> [WHAT TO WORK ON] Copy the following lines word for word, leaving nothing out and changing nothing.

>> begin EXERCISE DATA

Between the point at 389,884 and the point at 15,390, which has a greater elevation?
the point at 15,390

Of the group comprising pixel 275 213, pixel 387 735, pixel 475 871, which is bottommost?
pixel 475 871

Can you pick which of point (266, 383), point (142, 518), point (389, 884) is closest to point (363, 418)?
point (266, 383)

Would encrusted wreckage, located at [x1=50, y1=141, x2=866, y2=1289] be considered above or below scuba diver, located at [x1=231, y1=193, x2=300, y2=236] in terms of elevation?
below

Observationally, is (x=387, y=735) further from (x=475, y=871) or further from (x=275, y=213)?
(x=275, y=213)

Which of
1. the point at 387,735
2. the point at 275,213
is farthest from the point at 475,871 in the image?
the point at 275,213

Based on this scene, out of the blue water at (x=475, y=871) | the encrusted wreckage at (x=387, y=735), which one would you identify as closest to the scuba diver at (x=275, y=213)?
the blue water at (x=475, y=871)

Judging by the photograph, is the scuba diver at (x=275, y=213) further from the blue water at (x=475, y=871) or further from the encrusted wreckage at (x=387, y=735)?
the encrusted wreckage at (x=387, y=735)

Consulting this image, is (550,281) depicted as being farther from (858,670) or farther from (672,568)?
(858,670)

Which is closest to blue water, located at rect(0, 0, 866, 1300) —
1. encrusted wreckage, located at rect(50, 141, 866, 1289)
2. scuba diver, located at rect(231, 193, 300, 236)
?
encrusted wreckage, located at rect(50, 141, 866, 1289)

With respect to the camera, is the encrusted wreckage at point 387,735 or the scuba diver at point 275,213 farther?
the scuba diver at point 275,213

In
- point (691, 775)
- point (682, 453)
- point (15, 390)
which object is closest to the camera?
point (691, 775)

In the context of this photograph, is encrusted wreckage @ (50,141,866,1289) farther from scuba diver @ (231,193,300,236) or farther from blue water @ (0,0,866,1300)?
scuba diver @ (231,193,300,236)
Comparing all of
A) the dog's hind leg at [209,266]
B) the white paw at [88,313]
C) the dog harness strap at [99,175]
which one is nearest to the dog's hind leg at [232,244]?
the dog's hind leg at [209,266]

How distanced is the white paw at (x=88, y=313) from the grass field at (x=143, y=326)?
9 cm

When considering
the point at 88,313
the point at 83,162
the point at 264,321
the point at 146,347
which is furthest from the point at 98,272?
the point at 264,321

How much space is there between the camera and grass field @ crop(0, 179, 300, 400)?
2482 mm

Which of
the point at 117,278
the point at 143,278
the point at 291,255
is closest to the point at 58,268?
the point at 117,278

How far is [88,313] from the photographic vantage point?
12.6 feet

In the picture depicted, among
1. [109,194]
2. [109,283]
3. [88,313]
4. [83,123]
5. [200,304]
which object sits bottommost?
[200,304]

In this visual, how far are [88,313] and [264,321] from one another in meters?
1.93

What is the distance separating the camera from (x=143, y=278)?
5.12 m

>> end EXERCISE DATA

> [FINAL RESULT]
Between the point at 389,884 and the point at 15,390, which has a greater elevation?
the point at 15,390

Of the group comprising pixel 275 213, pixel 387 735, pixel 475 871, which is bottommost?
pixel 475 871

Can you pick which of point (266, 383), point (142, 518), point (389, 884) is closest to point (363, 418)?
point (266, 383)

Would encrusted wreckage, located at [x1=50, y1=141, x2=866, y2=1289] be considered above or below scuba diver, located at [x1=231, y1=193, x2=300, y2=236] in terms of elevation?
below

Observationally, is (x=387, y=735) further from (x=475, y=871) or further from (x=275, y=213)?
(x=275, y=213)

Which of
1. the point at 387,735
2. the point at 275,213
is farthest from the point at 475,871 in the image?
the point at 275,213

Based on this scene, out of the blue water at (x=475, y=871) | the encrusted wreckage at (x=387, y=735), which one would you identify as closest to the scuba diver at (x=275, y=213)?
the blue water at (x=475, y=871)

Judging by the photograph, is the scuba diver at (x=275, y=213) further from the blue water at (x=475, y=871) or further from the encrusted wreckage at (x=387, y=735)?
the encrusted wreckage at (x=387, y=735)

Consulting this image, is (550,281) depicted as being farther from (858,670) or farther from (672,568)?
(858,670)

Which is closest to blue water, located at rect(0, 0, 866, 1300) —
1. encrusted wreckage, located at rect(50, 141, 866, 1289)
2. scuba diver, located at rect(231, 193, 300, 236)
?
encrusted wreckage, located at rect(50, 141, 866, 1289)

With respect to the camera, is the encrusted wreckage at point 387,735 or the scuba diver at point 275,213 farther?
the scuba diver at point 275,213

In
- point (691, 775)
- point (682, 453)
- point (15, 390)
which object is closest to the camera?
point (691, 775)

In the context of this photograph, is encrusted wreckage @ (50,141,866,1289) farther from scuba diver @ (231,193,300,236) or farther from blue water @ (0,0,866,1300)?
scuba diver @ (231,193,300,236)
Comparing all of
A) the dog's hind leg at [209,266]
B) the white paw at [88,313]
C) the dog harness strap at [99,175]
which one is nearest to the dog's hind leg at [232,244]?
the dog's hind leg at [209,266]

How distanced is the white paw at (x=88, y=313) from the grass field at (x=143, y=326)?
9 cm

When considering
the point at 88,313
the point at 83,162
the point at 264,321
the point at 146,347
which is furthest from the point at 98,272?
the point at 264,321

How much space is there between the camera and grass field @ crop(0, 179, 300, 400)?
2482 mm

Which of
the point at 117,278
the point at 143,278
the point at 291,255
is closest to the point at 58,268?
the point at 117,278

How far is [88,313] from the photographic vantage point?
12.6 feet

In the picture depicted, among
1. [109,194]
2. [109,283]
3. [88,313]
4. [83,123]
5. [200,304]
which object sits bottommost?
[200,304]

In this visual, how far are [88,313] and [264,321] from one another in meters?
1.93

What is the distance separating the camera from (x=143, y=278)?
5.12 m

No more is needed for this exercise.